Input data:
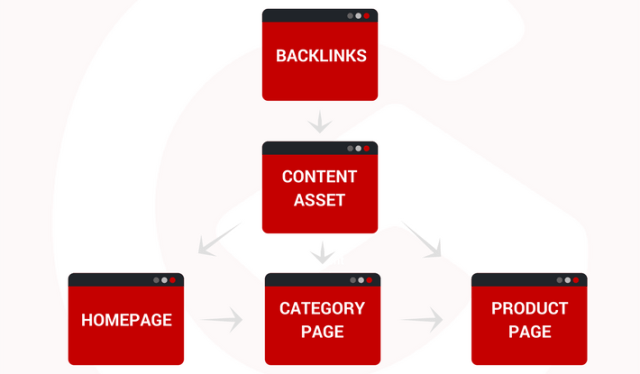 Build Backlinks Fast That Get You Ranked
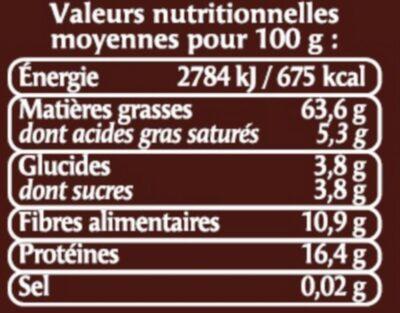 Noisette décortiquée - Informations nutritionnelles - fr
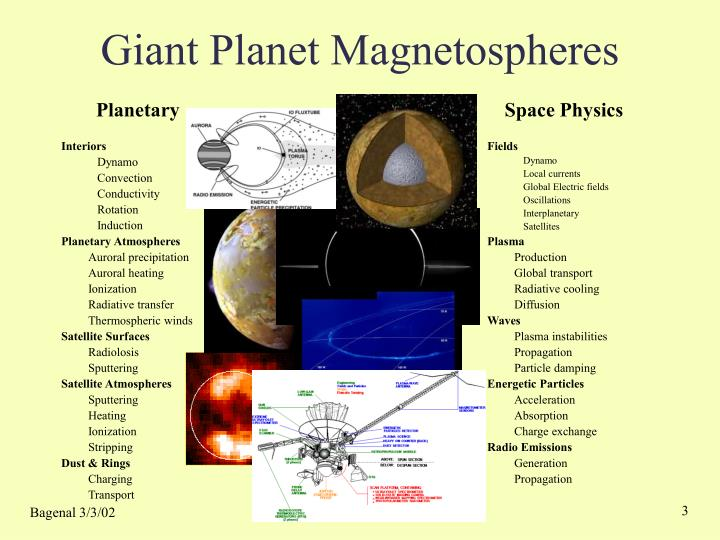 Giant planet magnetospheres3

Problem to solve:
Working from the line that contains "Noisette décortiquée - Informations" to the last line of the listing, please quote each line exactly, pictures excluded.

Response for this exercise:
 Noisette décortiquée - Informations nutritionnelles - fr
 Giant planet magnetospheres3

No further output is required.